Skepticism turned to enthusiasm for the Board of Supervisors after they heard the implementation plan for Laura’s Law in Stanislaus County, which was unanimously approved Tuesday morning following a year-long effort by local advocates of the court-ordered assisted outpatient treatment program.
The Board gave approval during their weekly meeting for a three-year pilot of the Laura’s Law program – a California law that gives individual counties the power to decide whether or not to implement it – and became the 19th county in the state to do so.
To qualify for the program, the person in question must have a serious mental illness, plus a recent history of psychiatric hospitalizations, jailings or attempts of serious violent behavior. The law allows a relative, roommate, mental health provider or police or probation officer to petition the courts to compel outpatient treatment for the individual, through which they will receive housing, transportation and mental health care.
After a fact-finding process last year that included community forums and online surveys to gauge the interest for the law here in Stanislaus County, the Board in August had Behavioral Health and Recovery Services develop a plan to implement the program through a three-year trial — despite a contested study which found the program in other counties to be ineffective.
“We are proud that our county continues to show leadership in addressing the needs of the severely mentally ill in our communities,” said Linda Mayo, a member of the Stanislaus County chapter of the National Alliance on Mental Illness, which was instrumental in bringing the program to the area. “It will bring hope to all of us affected by mental illness.
Both county officials and advocates of Laura’s Law hope that the program will decrease incarceration rates, hospitalizations and the homeless population throughout the valley. Laura’s Law is expected to begin providing treatment in the fall, and there will be annual reviews presented to the Board demonstrating the program’s effectiveness in such areas.
══════════════════════════════
Tasks to carry out:
**A.** Translate this sentence from the article on Laura's Law in Stanislaus County into Spanish: "Both county officials and advocates of Laura’s Law hope that the program will decrease incarceration rates, hospitalizations and the homeless population throughout the valley."
**B.** Write a continuation of the article on Laura's Law in Stanislaus County, starting after its final sentence.
The lines after this article are not needed for any task.
══════════════════════════════
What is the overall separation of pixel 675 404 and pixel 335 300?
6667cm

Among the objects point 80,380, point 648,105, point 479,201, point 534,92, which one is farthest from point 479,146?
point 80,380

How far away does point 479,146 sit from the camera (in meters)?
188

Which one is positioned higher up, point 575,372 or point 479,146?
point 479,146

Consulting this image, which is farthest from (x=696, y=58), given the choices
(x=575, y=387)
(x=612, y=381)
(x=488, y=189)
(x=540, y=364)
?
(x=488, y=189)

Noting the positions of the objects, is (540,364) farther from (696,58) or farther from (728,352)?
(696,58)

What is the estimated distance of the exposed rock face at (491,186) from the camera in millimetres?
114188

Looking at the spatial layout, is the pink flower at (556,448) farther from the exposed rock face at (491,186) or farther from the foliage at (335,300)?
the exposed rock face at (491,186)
══════════════════════════════
Outputs for the tasks:
**A.** Tanto los funcionarios del condado como los defensores de la Ley de Laura esperan que el programa reduzca las tasas de encarcelamiento, las hospitalizaciones y la población sin hogar en todo el valle.

**B.**
“To find out what works best in our community, we needed to be skeptical,” Supervisor Vito Chiesa said. “With all that skepticism, talking and looking for the best programs, I think we’ve done really good work.”
The county will create three new positions for the program, and the pilot program is expected to cost $1.4 million over the course of the three years accounting for the three new salaries, equipment, training, support services and space. These costs will not impact the county’s General Fund, and will be supported by funding from the Mental Health Services Act and Medi-Cal.
“It’s a three-year pilot and I have no doubt that at the end of this pilot, we’re going to see success, and if we do a million dollars will be a drop in the bucket compared to the money we’ve saved, compared to the lives that we’ve transformed, the families that we’ve saved and the community benefits at large,” Supervisor Kristin Olsen said.
The implementation plan for the three-year trial of Laura’s Law first involves an evaluation of those referred to the program by County behavioral staff, who will persuade them to voluntarily receive help through outpatient services. If the patient refuses, they may be scheduled for a court hearing, where a judge has the option to order a treatment plan. A public defender will represent the patient in court.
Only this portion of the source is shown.